Baumbach was a poet of the breezy, vagabond school, and wrote, in imitation of his greater compatriot, Victor Scheffel, many excellent drinking songs, among which Die Lindenwirtin has endeared him to the German student world. But his real strength lay in narrative verse, especially when he had the opportunity of describing the scenery and life of his native Thuringia. Special mention may be made of Frau Holde (1881), Spielmannslieder (1882), Von der Landstrasse (1882), Thiiringer Lieder (1891), and his prose, Sommermiirchen (1881).

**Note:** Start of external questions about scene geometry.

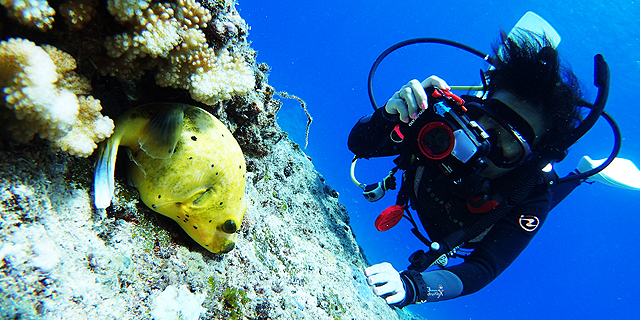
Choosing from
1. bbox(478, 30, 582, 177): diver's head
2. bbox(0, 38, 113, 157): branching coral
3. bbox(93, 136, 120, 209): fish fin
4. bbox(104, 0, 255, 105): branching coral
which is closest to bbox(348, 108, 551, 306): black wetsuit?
bbox(478, 30, 582, 177): diver's head

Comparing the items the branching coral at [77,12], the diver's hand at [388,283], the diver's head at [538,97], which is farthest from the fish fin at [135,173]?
the diver's head at [538,97]

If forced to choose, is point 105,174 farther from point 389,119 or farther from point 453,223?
point 453,223

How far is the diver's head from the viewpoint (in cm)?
321

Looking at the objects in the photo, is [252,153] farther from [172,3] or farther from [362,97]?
[362,97]

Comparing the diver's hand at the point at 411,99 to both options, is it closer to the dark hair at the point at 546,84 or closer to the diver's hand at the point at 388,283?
the dark hair at the point at 546,84

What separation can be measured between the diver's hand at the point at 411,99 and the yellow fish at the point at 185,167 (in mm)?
2136

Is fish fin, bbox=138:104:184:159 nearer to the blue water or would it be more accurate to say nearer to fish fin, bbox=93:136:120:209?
fish fin, bbox=93:136:120:209

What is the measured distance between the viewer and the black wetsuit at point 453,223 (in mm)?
3340

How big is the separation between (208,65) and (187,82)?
0.50 ft

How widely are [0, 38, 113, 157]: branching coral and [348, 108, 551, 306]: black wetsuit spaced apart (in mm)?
3040

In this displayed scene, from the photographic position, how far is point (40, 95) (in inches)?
35.0

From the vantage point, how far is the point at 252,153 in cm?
265

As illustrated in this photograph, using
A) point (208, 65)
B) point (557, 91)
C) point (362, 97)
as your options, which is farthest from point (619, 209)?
point (208, 65)

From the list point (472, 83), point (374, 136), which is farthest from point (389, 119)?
point (472, 83)
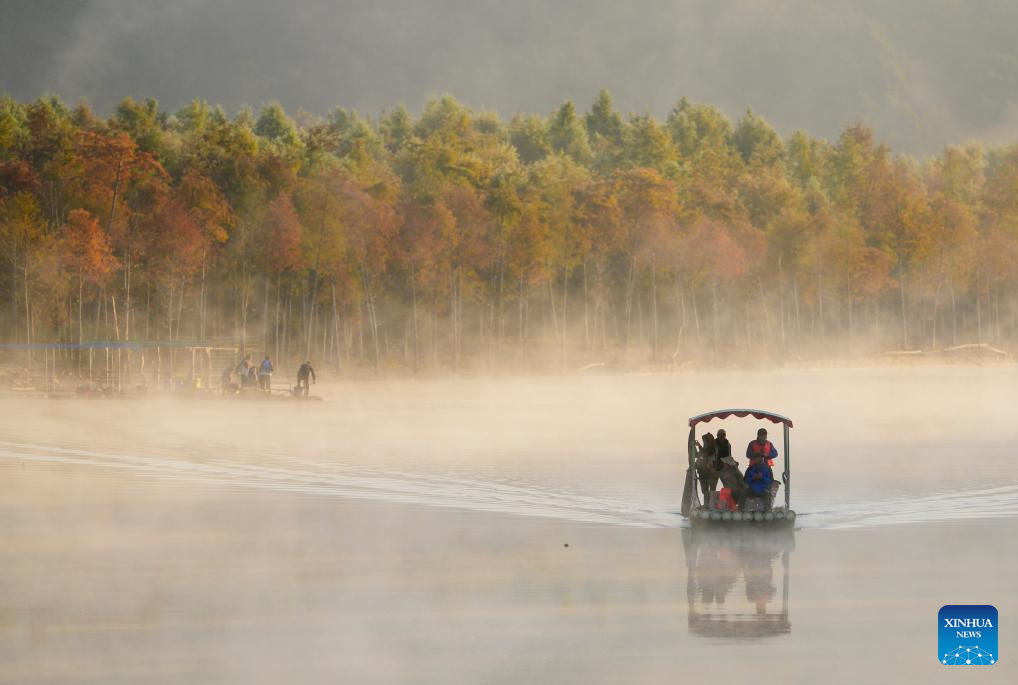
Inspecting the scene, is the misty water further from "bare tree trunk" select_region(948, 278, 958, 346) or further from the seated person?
"bare tree trunk" select_region(948, 278, 958, 346)

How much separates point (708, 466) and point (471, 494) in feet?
16.0

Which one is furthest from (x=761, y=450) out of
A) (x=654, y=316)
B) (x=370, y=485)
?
(x=654, y=316)

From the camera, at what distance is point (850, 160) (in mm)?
137000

Baume, Antoine (1728-1804), French chemist, was born at Senlis on the 26th of February 1728. He was apprenticed to the chemist Claude Joseph Geoffroy, and in 1752 was admitted a member of the Ecole de Pharmacie, where in the same year he was appointed professor of chemistry. The money he made in a business he carried on in Paris for dealing in chemical products enabled him to retire in 1780 in order to devote himself to applied chemistry, but, ruined in the Revolution, he was obliged to return to a commercial career. He devised many improvements in technical processes, e.g. for bleaching silk, dyeing, gilding, purifying saltpetre, &c., but he is best known as the inventor of the hydrometer associated with his name (often in this connexion improperly spelt Beaume). Of the numerous books and papers he wrote the most important is his Elemens de pharmacie theorique et pratique (9 editions, 1762-1818). He became a member of the Academy of Sciences in 1772, and an associate of the Institute in 1796. He died in Paris on the 15th of October 1804.